Singer Nina Diaz's remarkable voice is the cornerstone of the band's sound, and she was on Wednesday night. Often compared to Morrissey - I would argue that's mostly because the band's name is a reference to a Smiths' song, not because she actually sounds like Morrissey - Diaz sounds equally natural in a full-on snarl or a delicate Debbie Harry "In The Flesh" coo. According to this interview on Suicide Girls (ourĀ preferredĀ source on such things) she's also very young - either 20 or 21 - but you'd never hear it to her belt out the grown-up "Clumsy Sky," which she did near the end of their hour-long set. "Pleasure and Pain," a new song, and their ballad "Road to Home" were also standouts. Nina was by far the most animated on stage, her eyes growing in to saucers as she sang, while her sister, drummer Phanie Diaz, and bassist Jenn Alva played well but didn't around move too much.

The atmosphere left a little something to be desired. It was an impressive crowd, but with people slouched comfortably in high-back booths, there wasn't much energy. The sound at the Alley was also pretty tinny. I'm no acoustic engineer, but maybe it's a bad idea to hang sheet metal on the walls of a concert venue, even if it does look super punk rawk. And, really, $10 to see a band on a Wednesday night also seems pretty steep. I'd sure love to see these girls at The Yucca Tap Room, where there's always no cover, almost everyone standing and soft wood on the walls.

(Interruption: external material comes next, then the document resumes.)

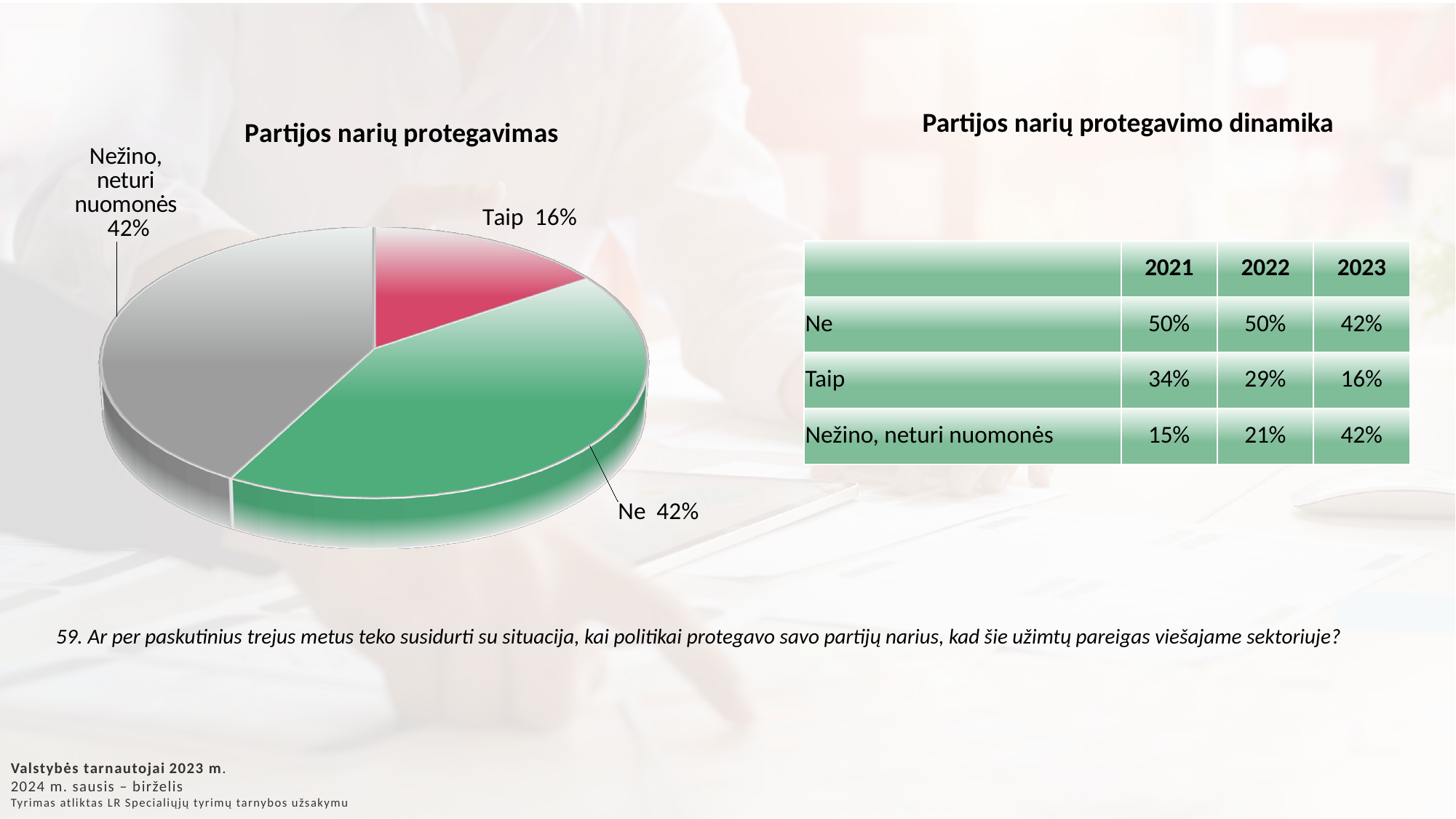
In the pie chart "Partijos narių protegavimas", what is the difference in percentage points between "Ne" and "Taip"? 26 percentage points In the pie chart "Partijos narių protegavimas", which category has the smallest slice? Taip In the pie chart "Partijos narių protegavimas", what is the value for "Ne"? 42% In the pie chart "Partijos narių protegavimas", what colour is the "Taip" slice? red What kind of chart is shown under the title "Partijos narių protegavimas"? pie chart In the pie chart "Partijos narių protegavimas", which is larger: "Taip" or "Ne"? Ne What is the title of the pie chart on the left of the slide? Partijos narių protegavimas In the pie chart "Partijos narių protegavimas", what is the value for "Nežino, neturi nuomonės"? 42% In the pie chart "Partijos narių protegavimas", what share does the "Taip" slice have? 16% How many slices does the pie chart "Partijos narių protegavimas" have? 3 In the pie chart "Partijos narių protegavimas", is the value for "Taip" greater or less than 20%? less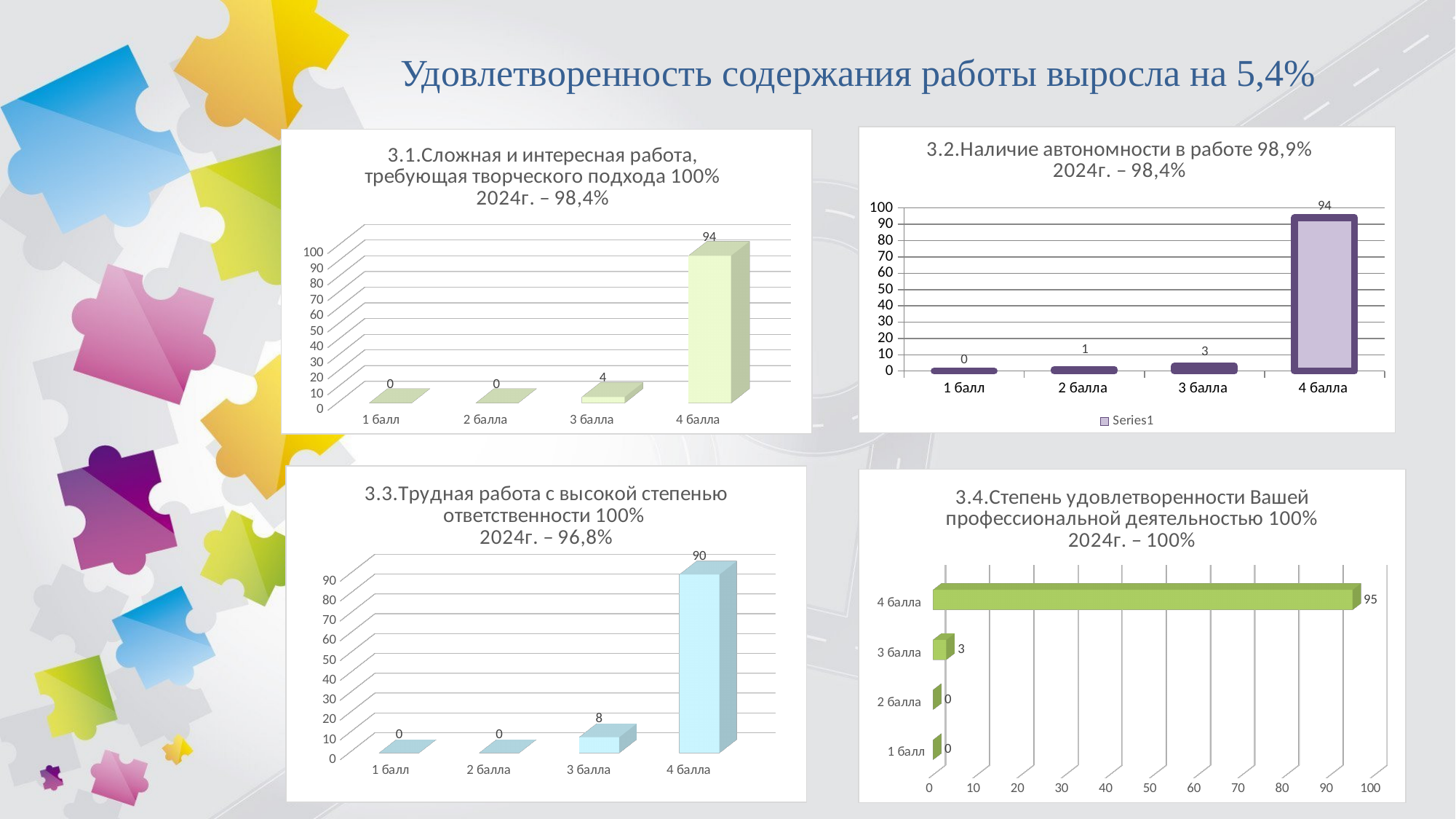
In the chart titled "3.4.Степень удовлетворенности Вашей профессиональной деятельностью", what is the value for 4 балла? 95 In the chart titled "3.2.Наличие автономности в работе", which category has the highest value? 4 балла What legend entry is shown in the chart titled "3.2.Наличие автономности в работе"? Series1 In the chart titled "3.2.Наличие автономности в работе", what is the difference between the values for 4 балла and 3 балла? 91 In the chart titled "3.1.Сложная и интересная работа, требующая творческого подхода", what is the value for 3 балла? 4 In the chart titled "3.4.Степень удовлетворенности Вашей профессиональной деятельностью", which is larger, the value for 3 балла or the value for 2 балла? 3 балла How many categories are shown in the chart titled "3.4.Степень удовлетворенности Вашей профессиональной деятельностью"? 4 What kind of chart is the chart titled "3.4.Степень удовлетворенности Вашей профессиональной деятельностью"? Bar chart In the chart titled "3.1.Сложная и интересная работа, требующая творческого подхода", what is the value for 4 балла? 94 In the chart titled "3.3.Трудная работа с высокой степенью ответственности", what is the value for 3 балла? 8 In the chart titled "3.3.Трудная работа с высокой степенью ответственности", what is the value for 4 балла? 90 In the chart titled "3.2.Наличие автономности в работе", what is the value for 2 балла? 1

Alas, mine is not to book the shows, only to criticize them. --Martin Cizmar

Critic's Notebook:

Last Night: Girl in A Coma at Hollywood Alley on Dec. 3.

Better Than: Subscribing to Suicide Girls "for the articles."

Personal Bias: I'm always down for a little grrl punk.

Random Detail: I liked the lone star/Dallas Cowboys star stuck to the drum kit. More bands should make a nice little nod to the motherland on their bass kick.

Further Listening: I'm a huge fan of "Their Cell," which you can hear on their MySpace.

By the Way: "We really like this venue, so come support it," said Nina.